▶ _Exercício proposto 1_: Disponha em lista numerada as entradas, desde a linha que contém "Post-processing flagged drums" até à linha que contém "[293,452,355,500]", ambas incluídas. Deixe de fora as linhas em branco.

▶ _Excerto_:
■ ■ ■ ■ ■ ■ ■

A
culpa é de quem anda de avião
RICARDO GARCIA
13/09/2015 - PÚBLICO
Uma
viagem aérea de Lisboa a Londres representa 260 quilos de CO2 a mais
na atmosfera por passageiro.
Eu sei por que deu
tudo errado naquele dia. Foi a providência a chamar-me a atenção
para o ónus que infligiria ao planeta se embarcasse naquele avião.
Forças ocultas
tentaram de tudo para me demover. Começaram por estender uma enorme
fila de passageiros no check-in, acompanhados do dobro de bagagens e
o triplo de parentes.
Ao menos era fila
única, a engenhosa invenção em que os expectantes vão sendo
atendidos tão logo haja um balcão livre, anulando a universal lei
de que a coluna ao lado sempre anda mais rápido.
O aeroporto de
Lisboa adoptou, porém, uma variante que deu cabo desse benefício.
Depois de longos minutos até chegar à cabeça da serpente humana, o
viajante é orientado para se enfileirar atrás de guichés onde
outros ainda estão a entregar as bagagens – um acto simples que
sempre se complica.
Padeci de uma
segunda espera e quando, à minha vez, virei-me à direita para
agarrar na mala, fui ultrapassado à esquerda por uma senhora que
pretendia despachar uma bengala. Brandiu a cana diante do funcionário
que, surpreendido, sussurrou-me “volto já” e desapareceu.
Era um dia daqueles
no aeroporto. A confusão era tal que a saída do check-in
mesclava-se com a entrada de passageiros prioritários, combinação
de enorme poder anárquico.

■ ■ ■ ■ ■ ■ ■

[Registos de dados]
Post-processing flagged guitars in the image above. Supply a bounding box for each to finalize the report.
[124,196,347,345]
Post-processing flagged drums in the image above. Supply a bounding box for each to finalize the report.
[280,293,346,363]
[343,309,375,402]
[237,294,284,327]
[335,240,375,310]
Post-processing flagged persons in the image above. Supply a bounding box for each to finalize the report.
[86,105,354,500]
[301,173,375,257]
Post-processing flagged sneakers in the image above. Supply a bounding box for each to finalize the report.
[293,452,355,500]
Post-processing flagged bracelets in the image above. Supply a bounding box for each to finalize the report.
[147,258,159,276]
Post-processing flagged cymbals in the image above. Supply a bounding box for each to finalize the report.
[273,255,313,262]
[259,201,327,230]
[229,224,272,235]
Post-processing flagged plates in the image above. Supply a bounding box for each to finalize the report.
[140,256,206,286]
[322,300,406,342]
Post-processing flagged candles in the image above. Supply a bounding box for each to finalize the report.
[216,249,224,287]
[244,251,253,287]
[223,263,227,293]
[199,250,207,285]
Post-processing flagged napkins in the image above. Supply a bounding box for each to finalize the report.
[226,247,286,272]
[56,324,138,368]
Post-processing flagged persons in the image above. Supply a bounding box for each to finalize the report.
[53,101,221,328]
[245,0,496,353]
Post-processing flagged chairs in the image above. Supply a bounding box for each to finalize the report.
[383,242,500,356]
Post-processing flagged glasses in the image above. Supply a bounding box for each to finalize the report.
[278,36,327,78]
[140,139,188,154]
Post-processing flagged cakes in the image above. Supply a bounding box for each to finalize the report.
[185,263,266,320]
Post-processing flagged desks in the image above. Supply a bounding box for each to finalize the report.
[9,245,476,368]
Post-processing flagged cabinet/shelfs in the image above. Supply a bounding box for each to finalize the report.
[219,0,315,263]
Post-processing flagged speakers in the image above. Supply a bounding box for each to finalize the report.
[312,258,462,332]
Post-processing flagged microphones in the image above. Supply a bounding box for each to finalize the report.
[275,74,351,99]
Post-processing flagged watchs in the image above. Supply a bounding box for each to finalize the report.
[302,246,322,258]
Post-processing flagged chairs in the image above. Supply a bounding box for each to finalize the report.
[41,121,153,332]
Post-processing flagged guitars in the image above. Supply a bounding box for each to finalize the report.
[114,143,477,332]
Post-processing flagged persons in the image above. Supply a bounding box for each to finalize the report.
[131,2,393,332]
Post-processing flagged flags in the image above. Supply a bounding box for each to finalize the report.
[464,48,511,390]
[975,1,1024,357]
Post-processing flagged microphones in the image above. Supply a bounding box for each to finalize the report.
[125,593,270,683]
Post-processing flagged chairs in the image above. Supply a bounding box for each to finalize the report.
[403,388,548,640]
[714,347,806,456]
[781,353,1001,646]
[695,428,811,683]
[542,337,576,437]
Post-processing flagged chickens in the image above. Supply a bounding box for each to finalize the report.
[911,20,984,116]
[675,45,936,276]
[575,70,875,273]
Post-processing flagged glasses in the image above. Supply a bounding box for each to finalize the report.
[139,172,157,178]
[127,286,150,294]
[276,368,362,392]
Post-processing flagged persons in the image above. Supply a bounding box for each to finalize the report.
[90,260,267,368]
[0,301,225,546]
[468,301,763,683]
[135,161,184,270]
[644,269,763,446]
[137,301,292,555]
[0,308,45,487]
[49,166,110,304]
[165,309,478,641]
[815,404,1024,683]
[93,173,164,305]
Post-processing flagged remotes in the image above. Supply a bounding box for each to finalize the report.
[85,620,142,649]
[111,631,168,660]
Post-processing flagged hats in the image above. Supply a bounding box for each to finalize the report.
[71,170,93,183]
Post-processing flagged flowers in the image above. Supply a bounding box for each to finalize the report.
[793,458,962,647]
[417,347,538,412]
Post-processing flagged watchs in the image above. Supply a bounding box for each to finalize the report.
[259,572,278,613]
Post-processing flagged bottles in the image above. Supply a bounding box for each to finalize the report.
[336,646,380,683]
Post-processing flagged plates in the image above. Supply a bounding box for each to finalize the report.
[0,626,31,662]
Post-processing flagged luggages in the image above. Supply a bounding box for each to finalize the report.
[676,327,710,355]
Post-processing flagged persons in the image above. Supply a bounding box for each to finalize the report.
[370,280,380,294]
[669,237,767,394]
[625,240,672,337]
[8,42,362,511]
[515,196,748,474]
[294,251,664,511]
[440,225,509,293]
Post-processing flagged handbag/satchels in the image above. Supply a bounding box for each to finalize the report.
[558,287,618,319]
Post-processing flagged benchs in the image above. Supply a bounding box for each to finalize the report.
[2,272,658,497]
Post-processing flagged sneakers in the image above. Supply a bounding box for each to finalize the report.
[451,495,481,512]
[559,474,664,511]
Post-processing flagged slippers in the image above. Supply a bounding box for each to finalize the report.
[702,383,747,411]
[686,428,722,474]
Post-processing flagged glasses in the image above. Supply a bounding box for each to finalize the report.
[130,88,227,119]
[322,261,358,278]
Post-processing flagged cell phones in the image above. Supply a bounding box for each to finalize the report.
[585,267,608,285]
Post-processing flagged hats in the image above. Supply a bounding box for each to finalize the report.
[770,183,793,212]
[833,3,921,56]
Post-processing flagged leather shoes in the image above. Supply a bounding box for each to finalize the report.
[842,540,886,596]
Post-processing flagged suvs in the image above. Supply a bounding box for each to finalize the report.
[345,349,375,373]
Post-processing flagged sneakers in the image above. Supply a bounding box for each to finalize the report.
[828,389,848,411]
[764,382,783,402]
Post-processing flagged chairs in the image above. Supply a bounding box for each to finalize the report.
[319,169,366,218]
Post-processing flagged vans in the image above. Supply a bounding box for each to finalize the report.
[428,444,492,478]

■ ■ ■ ■ ■ ■ ■

▶ _Exercício proposto 2_: Devolva sem qualquer alteração o trecho da crónica que vai desde "Forças ocultas" até "triplo de parentes.", inclusive.

▶ _Resposta correta 1_:
1. Post-processing flagged drums in the image above. Supply a bounding box for each to finalize the report.
2. [280,293,346,363]
3. [343,309,375,402]
4. [237,294,284,327]
5. [335,240,375,310]
6. Post-processing flagged persons in the image above. Supply a bounding box for each to finalize the report.
7. [86,105,354,500]
8. [301,173,375,257]
9. Post-processing flagged sneakers in the image above. Supply a bounding box for each to finalize the report.
10. [293,452,355,500]

▶ _Resposta correta 2_:
Forças ocultas
tentaram de tudo para me demover. Começaram por estender uma enorme
fila de passageiros no check-in, acompanhados do dobro de bagagens e
o triplo de parentes.